REQUEST
According to the interview, why does the technology rely on models of a person instead of recorded videos? Answer in one to three sentences.

PROVIDED PASSAGE

So you mean, I would write an email or text, and it would show up for my recipient as my face talking.

That’s the ultimate goal. If the recipient has a model of you on their phone, then when they receive the text, they can actually see you talking on it.

Why would you want that?

In many countries around the world, there’s a kind of bandwidth starvation. What if you want to share a magical moment with grandma, with her grandkids texting from far away distances? Also, texting is now more popular than calling someone. A change really took place around 2008 or 2009.

I feel guilty all the time because my grandma doesn’t have email or receive texts, so we can only communicate by phone, but I never call anyone anymore.

To me that happened because my son would not answer my calls, but he would respond to my texts. That was my “Gee” moment. I thought, what does it take to actually hear his voice or see his face talking to me?


So the idea for your company comes from your son refusing to take your calls? This is stereotypically a Jewish mother problem.

There was some epiphany around both kind of topics. Getting forced to use SMS by my son, and also the lack of bandwidth in the developing world.

The idea being: If we can’t have bandwidth for FaceTime, at least we’ll simulate it.

Right. Once the idea started taking shape, I realized that so many other things would become possible: texting, e-books, Twitter. Imagine people having their tweets come alive–so Anderson Cooper would be tweeting from some place, and all of a sudden his picture pops up on Twitter.

“Applications include video texting, books read by their author, or by your favorite actor. Angelina Jolie could be the one setting up your schedule, instead of Siri.”

Of course, you can’t record an infinite number of videos with Anderson Cooper to transform anything he might write into video. So how does your tech work?

For full control, obviously you cannot record all of it–it becomes obscene. So we develop models. We record enough visual expressions of a person that we have a range of emotions and expressions available to use. Then we do the same thing for audio: The person talks for a certain amount of time, we record that, we build a model. For the vocabulary and expressions that are not there, we can interpolate them from past history.


At this point let’s have readers take a look at this video you recently release demonstrating your technology:

When I first saw this, I thought you just took a 22-second clip of Reagan and fiddled with his mouth. Did you do more than alter his mouth here?

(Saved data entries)
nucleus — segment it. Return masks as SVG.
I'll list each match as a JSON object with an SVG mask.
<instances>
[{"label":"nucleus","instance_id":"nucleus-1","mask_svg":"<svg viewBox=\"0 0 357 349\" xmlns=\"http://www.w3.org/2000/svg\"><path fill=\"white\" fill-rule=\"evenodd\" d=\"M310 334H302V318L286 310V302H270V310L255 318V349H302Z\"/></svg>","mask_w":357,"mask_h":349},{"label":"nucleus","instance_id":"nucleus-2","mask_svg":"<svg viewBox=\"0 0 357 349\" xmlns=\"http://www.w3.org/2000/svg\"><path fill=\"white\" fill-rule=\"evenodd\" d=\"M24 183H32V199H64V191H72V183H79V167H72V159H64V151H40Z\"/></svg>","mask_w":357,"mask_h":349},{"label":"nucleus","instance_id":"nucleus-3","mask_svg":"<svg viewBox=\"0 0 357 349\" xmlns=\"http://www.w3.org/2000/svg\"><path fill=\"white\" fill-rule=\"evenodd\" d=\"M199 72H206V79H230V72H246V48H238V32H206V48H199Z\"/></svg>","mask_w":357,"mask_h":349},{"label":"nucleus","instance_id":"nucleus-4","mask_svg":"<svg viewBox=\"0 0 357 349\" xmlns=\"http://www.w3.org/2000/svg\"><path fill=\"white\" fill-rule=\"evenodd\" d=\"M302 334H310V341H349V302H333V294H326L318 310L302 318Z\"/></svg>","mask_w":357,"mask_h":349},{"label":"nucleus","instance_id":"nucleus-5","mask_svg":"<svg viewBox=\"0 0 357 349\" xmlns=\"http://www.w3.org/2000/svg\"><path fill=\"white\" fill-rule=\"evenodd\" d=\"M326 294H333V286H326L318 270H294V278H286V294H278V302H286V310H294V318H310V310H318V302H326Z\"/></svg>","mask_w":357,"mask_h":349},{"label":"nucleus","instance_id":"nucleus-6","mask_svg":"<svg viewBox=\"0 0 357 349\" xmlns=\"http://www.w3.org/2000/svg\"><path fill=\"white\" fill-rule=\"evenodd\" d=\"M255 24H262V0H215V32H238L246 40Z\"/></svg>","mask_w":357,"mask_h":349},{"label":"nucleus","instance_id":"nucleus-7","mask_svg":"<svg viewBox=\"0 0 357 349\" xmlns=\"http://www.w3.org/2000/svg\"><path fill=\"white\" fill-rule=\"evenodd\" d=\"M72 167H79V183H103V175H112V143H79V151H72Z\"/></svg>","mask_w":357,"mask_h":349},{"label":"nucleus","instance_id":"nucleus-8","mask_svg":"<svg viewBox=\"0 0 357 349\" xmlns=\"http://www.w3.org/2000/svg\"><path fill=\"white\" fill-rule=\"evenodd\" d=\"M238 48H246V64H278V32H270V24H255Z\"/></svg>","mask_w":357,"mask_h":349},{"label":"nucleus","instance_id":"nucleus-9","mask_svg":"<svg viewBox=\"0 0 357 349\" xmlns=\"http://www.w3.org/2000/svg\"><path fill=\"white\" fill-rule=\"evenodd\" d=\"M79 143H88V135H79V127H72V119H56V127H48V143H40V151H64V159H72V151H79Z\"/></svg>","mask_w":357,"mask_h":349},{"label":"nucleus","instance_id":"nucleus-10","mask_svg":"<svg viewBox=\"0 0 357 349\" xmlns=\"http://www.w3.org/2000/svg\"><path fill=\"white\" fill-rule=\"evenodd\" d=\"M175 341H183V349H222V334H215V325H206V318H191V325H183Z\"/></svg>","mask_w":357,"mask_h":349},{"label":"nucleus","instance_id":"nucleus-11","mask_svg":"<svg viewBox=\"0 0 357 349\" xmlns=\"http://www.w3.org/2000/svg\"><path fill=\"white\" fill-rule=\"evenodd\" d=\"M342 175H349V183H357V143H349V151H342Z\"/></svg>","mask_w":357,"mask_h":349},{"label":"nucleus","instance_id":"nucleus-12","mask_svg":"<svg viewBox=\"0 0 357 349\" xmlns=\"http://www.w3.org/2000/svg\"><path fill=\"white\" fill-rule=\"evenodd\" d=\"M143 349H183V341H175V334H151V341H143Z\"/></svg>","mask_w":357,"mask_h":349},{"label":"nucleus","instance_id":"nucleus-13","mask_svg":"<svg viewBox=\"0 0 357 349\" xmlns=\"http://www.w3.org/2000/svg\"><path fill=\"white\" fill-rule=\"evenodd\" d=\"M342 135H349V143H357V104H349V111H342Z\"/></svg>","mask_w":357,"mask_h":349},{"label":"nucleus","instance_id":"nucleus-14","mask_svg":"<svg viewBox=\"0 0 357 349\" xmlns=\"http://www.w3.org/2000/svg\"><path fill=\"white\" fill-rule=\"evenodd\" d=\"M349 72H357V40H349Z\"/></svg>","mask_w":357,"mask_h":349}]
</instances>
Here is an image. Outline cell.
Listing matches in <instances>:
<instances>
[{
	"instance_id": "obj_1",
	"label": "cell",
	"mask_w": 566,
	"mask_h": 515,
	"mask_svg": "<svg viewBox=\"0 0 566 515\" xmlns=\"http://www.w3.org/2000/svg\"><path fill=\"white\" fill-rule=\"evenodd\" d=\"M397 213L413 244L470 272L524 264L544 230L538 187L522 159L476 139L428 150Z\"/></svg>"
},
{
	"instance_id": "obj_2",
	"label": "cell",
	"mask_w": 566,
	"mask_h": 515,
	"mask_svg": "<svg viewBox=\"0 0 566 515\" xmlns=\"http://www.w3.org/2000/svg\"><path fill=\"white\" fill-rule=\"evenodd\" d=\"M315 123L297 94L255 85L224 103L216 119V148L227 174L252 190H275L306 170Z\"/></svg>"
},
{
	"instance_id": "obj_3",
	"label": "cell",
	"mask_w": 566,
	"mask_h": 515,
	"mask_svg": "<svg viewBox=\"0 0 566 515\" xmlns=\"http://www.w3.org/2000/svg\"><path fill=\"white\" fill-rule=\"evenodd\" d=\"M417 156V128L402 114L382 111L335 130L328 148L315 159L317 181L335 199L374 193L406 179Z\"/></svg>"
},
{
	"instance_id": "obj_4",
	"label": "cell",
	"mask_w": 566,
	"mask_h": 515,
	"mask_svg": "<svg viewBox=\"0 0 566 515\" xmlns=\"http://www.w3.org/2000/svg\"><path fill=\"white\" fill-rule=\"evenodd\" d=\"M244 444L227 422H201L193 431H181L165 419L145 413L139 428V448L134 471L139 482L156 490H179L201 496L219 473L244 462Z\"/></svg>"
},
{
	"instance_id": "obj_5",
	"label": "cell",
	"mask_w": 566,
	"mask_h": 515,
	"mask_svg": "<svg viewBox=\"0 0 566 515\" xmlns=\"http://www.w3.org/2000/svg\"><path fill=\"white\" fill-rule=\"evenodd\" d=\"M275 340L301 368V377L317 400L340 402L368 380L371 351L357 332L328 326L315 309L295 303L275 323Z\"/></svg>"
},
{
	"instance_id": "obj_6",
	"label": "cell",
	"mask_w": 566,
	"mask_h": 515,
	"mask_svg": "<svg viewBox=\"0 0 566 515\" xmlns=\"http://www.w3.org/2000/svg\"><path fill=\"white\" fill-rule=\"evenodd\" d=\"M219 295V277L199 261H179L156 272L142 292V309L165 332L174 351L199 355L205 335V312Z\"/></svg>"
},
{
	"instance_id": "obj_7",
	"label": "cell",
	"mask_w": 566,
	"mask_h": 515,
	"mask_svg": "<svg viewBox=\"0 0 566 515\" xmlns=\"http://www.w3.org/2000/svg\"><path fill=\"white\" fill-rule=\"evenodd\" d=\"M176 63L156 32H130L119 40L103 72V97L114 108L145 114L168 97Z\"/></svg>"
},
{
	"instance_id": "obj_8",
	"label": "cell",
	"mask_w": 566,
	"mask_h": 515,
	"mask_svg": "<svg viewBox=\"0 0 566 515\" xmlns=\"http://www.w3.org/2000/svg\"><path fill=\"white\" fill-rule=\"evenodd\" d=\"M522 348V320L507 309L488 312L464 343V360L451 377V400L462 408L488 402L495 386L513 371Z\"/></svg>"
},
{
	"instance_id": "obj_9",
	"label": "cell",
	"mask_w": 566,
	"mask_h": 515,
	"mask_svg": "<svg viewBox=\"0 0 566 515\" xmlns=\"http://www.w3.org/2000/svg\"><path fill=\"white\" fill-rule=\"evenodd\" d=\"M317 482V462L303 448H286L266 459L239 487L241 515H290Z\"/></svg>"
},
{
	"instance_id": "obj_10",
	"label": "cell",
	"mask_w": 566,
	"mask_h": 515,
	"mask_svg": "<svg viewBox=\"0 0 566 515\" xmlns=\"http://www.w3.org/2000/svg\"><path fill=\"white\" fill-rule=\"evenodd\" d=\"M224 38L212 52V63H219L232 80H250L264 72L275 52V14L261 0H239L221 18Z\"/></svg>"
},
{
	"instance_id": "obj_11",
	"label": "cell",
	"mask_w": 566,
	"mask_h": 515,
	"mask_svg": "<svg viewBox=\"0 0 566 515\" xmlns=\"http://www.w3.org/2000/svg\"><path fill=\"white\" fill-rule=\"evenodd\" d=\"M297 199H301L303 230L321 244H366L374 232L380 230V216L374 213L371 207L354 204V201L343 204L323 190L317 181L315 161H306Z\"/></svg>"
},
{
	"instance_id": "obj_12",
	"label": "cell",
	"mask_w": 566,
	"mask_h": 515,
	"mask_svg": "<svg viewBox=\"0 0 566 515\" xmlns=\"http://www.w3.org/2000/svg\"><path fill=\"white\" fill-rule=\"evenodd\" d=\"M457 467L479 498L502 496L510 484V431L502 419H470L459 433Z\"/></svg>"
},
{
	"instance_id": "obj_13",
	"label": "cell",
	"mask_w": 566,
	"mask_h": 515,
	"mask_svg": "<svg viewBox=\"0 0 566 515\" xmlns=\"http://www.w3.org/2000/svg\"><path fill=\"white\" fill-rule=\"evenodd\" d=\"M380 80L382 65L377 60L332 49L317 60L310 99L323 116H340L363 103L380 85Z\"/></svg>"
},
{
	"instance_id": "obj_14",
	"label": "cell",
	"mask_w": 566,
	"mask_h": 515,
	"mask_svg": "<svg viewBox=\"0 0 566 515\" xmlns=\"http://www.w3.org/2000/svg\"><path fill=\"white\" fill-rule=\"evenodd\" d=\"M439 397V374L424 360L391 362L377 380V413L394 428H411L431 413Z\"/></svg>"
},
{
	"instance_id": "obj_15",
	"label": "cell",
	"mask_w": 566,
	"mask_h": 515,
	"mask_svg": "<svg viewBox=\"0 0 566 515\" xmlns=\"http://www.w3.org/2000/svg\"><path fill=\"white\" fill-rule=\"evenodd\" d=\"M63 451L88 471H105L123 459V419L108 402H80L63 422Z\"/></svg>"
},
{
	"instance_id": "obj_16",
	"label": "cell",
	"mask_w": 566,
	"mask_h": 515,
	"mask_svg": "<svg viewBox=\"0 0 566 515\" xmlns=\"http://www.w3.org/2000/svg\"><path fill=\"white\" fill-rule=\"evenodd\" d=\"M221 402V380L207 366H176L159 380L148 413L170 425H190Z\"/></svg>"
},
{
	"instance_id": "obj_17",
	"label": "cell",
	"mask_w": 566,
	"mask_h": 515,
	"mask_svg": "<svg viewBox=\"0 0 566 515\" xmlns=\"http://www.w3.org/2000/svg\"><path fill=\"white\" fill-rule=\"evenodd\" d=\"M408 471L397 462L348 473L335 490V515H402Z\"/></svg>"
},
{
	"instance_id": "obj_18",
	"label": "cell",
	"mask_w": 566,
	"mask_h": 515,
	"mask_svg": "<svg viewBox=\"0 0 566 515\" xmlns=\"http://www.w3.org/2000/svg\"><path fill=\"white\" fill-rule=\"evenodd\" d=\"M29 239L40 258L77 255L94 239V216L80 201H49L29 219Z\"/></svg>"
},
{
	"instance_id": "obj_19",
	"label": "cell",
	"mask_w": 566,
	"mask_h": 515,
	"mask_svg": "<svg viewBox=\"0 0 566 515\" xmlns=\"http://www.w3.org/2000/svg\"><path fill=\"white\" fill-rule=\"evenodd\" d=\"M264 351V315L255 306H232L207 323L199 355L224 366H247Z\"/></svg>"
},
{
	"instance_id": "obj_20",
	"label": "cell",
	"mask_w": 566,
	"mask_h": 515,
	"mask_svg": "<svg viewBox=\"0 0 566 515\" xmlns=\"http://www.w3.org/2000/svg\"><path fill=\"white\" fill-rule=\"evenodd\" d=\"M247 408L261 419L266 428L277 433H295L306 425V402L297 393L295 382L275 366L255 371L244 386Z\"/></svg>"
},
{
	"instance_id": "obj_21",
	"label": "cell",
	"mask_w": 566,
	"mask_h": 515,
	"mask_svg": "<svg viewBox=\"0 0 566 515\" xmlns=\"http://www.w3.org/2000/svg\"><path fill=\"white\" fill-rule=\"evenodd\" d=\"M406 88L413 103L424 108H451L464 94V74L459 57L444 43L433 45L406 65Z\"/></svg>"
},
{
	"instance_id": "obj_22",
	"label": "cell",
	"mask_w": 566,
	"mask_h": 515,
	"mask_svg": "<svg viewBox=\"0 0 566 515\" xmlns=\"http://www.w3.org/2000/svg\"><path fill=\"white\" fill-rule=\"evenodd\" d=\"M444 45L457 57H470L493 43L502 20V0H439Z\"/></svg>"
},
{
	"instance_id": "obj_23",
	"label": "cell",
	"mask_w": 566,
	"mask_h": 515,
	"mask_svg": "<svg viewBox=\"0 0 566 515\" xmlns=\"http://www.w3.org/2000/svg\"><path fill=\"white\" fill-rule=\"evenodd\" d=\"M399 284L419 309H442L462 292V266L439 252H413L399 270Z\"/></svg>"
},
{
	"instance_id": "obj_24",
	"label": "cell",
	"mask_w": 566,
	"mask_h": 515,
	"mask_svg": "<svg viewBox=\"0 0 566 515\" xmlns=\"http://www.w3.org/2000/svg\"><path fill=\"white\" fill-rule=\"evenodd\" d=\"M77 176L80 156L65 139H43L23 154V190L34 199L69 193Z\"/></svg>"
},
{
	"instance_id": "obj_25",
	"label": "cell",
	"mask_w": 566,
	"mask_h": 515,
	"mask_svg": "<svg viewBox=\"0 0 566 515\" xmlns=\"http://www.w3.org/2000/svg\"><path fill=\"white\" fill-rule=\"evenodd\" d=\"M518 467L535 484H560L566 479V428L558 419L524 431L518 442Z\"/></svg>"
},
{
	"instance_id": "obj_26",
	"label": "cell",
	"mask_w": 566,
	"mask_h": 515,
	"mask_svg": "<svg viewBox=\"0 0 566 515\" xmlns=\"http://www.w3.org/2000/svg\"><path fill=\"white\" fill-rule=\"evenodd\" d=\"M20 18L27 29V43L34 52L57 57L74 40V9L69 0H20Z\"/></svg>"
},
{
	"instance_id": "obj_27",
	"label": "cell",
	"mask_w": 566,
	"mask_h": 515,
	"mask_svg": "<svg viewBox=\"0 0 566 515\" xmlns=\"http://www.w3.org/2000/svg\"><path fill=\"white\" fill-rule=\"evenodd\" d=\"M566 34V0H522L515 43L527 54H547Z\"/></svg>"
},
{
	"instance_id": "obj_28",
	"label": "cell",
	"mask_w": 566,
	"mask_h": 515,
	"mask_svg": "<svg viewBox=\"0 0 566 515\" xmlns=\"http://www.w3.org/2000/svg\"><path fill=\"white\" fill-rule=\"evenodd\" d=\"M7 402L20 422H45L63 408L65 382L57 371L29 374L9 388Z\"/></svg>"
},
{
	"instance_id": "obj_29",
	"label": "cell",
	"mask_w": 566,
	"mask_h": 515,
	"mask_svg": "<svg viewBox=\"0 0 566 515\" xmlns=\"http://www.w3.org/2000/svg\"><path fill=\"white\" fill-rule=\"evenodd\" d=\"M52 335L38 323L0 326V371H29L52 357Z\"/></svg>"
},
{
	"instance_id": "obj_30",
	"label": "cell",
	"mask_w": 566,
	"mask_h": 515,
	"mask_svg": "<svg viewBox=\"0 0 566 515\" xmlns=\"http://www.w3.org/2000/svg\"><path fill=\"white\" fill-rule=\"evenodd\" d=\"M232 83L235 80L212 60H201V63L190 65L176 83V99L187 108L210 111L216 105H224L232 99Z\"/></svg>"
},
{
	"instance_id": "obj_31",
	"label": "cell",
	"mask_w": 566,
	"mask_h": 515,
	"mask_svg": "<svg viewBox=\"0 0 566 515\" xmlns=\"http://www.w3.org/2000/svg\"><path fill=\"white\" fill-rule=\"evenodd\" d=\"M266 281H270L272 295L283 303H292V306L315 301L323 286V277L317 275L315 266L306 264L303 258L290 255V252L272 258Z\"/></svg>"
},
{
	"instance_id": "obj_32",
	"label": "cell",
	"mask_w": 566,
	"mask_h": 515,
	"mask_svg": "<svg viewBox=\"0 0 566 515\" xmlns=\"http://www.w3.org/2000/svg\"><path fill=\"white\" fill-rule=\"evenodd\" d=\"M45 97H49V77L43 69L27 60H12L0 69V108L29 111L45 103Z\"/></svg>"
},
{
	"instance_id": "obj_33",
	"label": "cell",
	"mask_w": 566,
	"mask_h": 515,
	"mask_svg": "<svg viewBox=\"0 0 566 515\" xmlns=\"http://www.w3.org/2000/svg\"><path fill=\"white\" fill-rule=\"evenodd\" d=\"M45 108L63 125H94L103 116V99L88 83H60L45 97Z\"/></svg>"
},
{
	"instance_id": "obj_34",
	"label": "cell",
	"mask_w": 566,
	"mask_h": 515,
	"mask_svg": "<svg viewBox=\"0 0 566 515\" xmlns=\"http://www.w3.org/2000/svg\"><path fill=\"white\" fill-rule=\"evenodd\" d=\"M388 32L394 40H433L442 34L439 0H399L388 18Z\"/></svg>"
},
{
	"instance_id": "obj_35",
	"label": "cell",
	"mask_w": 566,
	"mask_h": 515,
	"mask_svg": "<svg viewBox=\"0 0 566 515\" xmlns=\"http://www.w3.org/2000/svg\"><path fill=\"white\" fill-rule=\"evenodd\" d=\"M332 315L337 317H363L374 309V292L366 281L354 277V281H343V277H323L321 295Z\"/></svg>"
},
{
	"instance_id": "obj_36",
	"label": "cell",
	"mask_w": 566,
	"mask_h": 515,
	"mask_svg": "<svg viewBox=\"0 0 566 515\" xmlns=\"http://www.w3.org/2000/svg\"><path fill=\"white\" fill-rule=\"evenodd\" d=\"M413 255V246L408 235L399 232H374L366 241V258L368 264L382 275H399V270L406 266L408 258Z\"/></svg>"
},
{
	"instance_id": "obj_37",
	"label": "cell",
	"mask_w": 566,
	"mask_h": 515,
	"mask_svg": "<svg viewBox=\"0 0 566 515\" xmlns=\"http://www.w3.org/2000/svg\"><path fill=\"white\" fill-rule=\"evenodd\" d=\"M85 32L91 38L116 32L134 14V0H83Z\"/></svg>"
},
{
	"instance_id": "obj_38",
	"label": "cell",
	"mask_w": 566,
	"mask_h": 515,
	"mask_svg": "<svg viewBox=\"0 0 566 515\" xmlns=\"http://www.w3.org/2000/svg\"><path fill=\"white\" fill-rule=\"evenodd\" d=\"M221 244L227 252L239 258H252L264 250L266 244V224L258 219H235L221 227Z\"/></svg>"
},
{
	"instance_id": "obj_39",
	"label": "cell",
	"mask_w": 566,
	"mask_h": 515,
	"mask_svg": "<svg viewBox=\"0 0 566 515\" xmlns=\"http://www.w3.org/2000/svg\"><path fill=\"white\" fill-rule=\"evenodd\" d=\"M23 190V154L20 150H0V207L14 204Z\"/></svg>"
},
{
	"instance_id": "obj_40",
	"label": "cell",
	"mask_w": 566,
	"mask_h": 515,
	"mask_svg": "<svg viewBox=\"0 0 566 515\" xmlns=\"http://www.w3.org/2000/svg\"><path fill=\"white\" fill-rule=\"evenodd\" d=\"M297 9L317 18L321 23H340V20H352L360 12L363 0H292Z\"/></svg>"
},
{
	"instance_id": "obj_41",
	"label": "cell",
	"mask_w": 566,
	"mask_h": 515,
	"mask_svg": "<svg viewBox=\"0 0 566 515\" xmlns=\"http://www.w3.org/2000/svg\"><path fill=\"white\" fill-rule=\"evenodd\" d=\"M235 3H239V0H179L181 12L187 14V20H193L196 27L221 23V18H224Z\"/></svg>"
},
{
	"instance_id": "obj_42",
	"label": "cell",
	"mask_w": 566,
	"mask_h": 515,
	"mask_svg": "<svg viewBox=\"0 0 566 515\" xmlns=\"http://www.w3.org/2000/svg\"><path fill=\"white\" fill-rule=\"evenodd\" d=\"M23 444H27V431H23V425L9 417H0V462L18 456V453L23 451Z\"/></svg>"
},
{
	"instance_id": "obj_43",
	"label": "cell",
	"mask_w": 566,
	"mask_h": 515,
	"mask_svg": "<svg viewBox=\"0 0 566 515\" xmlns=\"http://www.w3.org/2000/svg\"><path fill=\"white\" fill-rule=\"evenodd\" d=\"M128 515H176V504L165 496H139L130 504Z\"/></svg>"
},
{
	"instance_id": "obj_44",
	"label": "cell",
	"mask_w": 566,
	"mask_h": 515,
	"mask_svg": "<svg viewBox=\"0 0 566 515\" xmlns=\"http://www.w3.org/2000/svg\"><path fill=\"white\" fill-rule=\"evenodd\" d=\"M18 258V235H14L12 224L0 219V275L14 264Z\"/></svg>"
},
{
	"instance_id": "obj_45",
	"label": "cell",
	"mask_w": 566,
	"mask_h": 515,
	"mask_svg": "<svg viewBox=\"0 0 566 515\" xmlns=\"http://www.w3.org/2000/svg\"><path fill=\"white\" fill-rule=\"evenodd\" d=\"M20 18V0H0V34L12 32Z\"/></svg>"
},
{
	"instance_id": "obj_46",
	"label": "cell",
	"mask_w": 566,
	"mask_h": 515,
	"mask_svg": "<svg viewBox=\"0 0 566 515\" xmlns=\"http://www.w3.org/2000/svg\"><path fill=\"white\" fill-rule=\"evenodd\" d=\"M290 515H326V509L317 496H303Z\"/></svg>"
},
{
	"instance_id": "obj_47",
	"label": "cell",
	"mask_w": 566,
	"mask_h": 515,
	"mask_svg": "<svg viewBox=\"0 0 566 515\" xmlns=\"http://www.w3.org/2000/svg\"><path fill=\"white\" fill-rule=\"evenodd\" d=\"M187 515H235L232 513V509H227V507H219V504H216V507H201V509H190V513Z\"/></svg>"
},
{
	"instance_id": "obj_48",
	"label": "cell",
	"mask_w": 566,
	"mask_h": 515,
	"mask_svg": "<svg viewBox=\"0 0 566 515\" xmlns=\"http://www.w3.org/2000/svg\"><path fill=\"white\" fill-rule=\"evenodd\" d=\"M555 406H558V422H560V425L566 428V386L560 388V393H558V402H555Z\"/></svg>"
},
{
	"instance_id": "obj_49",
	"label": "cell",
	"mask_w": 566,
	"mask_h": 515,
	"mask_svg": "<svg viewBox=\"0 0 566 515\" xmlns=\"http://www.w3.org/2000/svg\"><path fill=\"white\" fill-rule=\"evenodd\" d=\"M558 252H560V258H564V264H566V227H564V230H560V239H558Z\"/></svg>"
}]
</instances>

WRITTEN RESPONSE
Recording everything a person might say isn't possible, and trying to would become "obscene." So the company records enough visual expressions and audio to build models of the person, then interpolates any vocabulary and expressions that are missing from past history.